## [WORK REQUEST]
Copy out all lines in the data below containing the string "over".

(Beginning of ENTRIES PROVIDED)

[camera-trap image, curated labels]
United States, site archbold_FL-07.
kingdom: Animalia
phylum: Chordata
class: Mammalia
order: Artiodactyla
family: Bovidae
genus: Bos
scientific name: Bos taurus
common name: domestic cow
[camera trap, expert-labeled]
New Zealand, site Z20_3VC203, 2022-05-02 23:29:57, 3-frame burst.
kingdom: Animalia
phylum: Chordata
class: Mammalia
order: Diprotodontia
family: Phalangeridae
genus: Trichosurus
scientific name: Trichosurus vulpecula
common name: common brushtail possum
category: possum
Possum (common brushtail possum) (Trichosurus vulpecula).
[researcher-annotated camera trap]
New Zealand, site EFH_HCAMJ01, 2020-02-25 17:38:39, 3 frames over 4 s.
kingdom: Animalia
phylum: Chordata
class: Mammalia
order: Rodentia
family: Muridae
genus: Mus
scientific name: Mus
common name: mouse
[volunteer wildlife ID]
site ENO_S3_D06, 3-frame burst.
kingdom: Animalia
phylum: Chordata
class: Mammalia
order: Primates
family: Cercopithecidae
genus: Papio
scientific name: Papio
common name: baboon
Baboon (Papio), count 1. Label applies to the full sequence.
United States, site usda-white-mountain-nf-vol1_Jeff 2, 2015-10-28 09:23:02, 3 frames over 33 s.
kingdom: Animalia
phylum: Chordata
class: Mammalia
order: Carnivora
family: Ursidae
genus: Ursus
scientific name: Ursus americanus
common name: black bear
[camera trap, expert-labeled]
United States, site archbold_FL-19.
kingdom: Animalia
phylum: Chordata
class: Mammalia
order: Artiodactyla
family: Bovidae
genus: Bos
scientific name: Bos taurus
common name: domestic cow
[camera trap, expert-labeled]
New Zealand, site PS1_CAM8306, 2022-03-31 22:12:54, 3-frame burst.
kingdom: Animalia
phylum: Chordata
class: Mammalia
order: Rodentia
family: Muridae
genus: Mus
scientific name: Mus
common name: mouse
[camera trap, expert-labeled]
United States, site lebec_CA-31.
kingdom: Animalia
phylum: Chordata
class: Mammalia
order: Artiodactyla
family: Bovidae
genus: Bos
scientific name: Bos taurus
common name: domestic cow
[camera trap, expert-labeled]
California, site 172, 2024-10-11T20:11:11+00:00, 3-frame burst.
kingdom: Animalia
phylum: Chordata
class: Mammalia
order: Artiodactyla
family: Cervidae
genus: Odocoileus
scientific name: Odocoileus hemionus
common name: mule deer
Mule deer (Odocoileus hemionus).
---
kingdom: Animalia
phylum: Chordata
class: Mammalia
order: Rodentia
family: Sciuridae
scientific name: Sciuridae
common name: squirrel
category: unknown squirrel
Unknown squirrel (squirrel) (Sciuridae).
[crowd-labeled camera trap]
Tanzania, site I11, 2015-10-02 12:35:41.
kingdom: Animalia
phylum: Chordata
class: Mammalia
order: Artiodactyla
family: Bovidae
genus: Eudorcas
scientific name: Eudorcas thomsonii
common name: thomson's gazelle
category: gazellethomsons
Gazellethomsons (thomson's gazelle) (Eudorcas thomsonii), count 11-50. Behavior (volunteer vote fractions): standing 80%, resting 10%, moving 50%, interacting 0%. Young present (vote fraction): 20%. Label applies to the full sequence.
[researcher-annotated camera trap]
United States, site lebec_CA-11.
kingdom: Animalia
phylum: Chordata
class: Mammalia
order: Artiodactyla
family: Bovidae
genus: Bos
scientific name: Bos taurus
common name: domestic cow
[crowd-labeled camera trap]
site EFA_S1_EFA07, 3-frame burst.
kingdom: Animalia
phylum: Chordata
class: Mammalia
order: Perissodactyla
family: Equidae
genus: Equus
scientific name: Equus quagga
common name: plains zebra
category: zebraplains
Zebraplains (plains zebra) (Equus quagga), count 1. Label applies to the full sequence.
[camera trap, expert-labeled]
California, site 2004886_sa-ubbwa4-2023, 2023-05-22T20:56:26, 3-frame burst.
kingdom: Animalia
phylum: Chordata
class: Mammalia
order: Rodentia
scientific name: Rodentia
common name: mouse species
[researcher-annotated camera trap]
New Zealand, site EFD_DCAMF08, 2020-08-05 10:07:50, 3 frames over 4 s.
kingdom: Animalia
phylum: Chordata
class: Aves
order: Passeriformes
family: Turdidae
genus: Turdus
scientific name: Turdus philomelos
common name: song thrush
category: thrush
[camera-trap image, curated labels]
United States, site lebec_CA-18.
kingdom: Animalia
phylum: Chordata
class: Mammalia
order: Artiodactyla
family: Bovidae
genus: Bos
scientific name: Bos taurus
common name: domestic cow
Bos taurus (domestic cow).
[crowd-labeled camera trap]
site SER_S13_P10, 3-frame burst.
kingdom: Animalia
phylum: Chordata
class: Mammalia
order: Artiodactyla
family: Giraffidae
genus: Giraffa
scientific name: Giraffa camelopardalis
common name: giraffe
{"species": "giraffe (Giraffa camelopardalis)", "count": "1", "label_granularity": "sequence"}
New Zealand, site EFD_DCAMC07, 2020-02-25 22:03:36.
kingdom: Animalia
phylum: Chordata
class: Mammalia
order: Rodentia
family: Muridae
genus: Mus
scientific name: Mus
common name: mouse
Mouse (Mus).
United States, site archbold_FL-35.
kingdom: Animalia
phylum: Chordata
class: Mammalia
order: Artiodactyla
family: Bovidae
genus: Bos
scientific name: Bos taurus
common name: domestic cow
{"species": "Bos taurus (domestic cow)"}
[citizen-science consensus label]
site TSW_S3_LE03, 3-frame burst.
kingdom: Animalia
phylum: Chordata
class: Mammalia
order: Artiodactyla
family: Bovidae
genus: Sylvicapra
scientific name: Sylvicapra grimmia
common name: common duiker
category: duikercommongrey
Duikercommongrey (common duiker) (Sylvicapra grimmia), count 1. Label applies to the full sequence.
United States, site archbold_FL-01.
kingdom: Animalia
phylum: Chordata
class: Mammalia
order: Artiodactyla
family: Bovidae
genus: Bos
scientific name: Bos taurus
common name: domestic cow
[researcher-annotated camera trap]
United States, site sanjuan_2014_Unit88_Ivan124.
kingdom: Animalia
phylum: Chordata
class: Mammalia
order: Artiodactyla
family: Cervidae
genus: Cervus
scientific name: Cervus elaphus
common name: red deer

(End of ENTRIES PROVIDED)

## [RESPONSE AREA]
New Zealand, site EFH_HCAMJ01, 2020-02-25 17:38:39, 3 frames over 4 s.
United States, site usda-white-mountain-nf-vol1_Jeff 2, 2015-10-28 09:23:02, 3 frames over 33 s.
New Zealand, site EFD_DCAMF08, 2020-08-05 10:07:50, 3 frames over 4 s.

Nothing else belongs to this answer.